Lc 15, 1-32
Parabole des temps actuels
Par le Père Pierre ABRY,
Jésus fait bon accueil aux pécheurs, de surcroît mange avec eux, et pour cause ! « Ce ne sont pas les bien-portants qui ont besoin de médecin, mais les malades. » Il est est venu appeler non « les justes, mais les pécheurs, à la conversion. » (Lc 5,32) Mais, ce qui fait « la joie du ciel » qui la fait « naître devant les anges de Dieu », afflige scribes et pharisiens, suscitant en eux le murmure !
Ainsi du fils aîné de la parabole. Convaincu d’être juste, il récrimine contre le père qui accueille le fils perdu de retour. Incapable de se réjouir, il n’entre pas même dans la joie du père ! Pour le rabat-joie, qu’importe une brebis perdue, sans doute par sa faute, quand il en reste 99 autres ? Ne faut-il pas se résigner à avoir perdu une drachme et garder d’autant plus scrupuleusement les neuf autres ? Mais qui oserait dire à une mère qui a perdu un enfant : « Consolez-vous, vous avez les autres ! » Qui conforterait l’amputé, le rassurant d’avoir toujours l’autre jambe ! Qui accrocherait au mur un puzzle auquel il manquerait une pièce centrale ! N’y verrait-on pas que la pièce manquante ! Pourtant, c’est parfois ce cynisme, résigné à un entre-soi confortable, exigeant toutes les attentions du pasteur, qui règne dans le troupeau des restants.
La drachme, la brebis ou le fils perdus dépareillent l’ensemble et son harmonie. Parce que « le tout prime sur la partie », selon l’adage du pape François, le Seigneur se donne tout entier pour chercher la partie perdue. Car sans elle, le tout n’est pas tout, il est incomplétude. Dans le créé, l’homme seul s’est égaré, dépareillant l’ensemble de la création. Il est cette drachme perdue, à l’effigie du Créateur, à son image et ressemblance, enfouie dans la poussière du sol. Lui seul a librement quitté la maison commune.
Le Père ne saurait se résigner à cette perte qui dépareille le tout. En son Fils, il se fait Bon-Pasteur qui cherche la brebis perdue pour la prendre sur ses épaules. En Lui, il prend corps, à notre effigie, à notre ressemblance, se perd dans la poussière de notre terre, pour ramener la drachme perdue au trésor du Père. En Lui, il s’exile en notre terre lointaine de Dieu, pour ramener l’homme à la condition du Fils dans la maison commune.

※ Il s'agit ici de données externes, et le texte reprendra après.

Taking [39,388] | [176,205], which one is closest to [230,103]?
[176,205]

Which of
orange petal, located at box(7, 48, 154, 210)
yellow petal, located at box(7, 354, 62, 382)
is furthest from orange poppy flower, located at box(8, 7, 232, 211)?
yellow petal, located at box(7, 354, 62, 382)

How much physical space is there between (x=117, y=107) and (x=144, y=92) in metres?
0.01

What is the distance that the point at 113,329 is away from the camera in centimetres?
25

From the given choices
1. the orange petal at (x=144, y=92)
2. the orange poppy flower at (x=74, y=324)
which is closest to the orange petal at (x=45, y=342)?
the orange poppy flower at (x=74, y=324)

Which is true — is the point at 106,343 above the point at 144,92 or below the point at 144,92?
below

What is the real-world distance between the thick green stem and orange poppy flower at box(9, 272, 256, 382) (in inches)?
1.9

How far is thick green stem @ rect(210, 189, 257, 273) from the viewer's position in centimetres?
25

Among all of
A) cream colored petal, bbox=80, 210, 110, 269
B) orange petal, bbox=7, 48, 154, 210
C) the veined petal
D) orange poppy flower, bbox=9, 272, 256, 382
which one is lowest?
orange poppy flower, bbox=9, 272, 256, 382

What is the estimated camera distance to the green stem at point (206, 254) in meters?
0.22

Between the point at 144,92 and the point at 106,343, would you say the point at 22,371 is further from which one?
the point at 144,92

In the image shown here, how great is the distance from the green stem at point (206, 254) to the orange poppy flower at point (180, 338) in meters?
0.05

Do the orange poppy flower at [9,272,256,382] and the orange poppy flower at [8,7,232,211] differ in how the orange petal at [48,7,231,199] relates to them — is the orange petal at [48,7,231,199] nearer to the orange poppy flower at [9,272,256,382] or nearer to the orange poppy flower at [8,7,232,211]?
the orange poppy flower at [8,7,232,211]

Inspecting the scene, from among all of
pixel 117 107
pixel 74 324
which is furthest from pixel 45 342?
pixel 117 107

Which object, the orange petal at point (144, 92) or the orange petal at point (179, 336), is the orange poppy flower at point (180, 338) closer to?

Pour le Père, une brebis perdue devient la brebis perdue, objet de toute sa sollicitude. Unique et irremplaçable, sa présence est nécessaire au tout. Chacun est une personne unique et nécessaire à l’ensemble. Mon péché, mon égarement démantèle l’ensem-ble, l’harmonie de la communauté, l’Église. C’est de mon retour par la conversion que dépend l’achèvement de l’ensemble selon le dessein de communion du Père.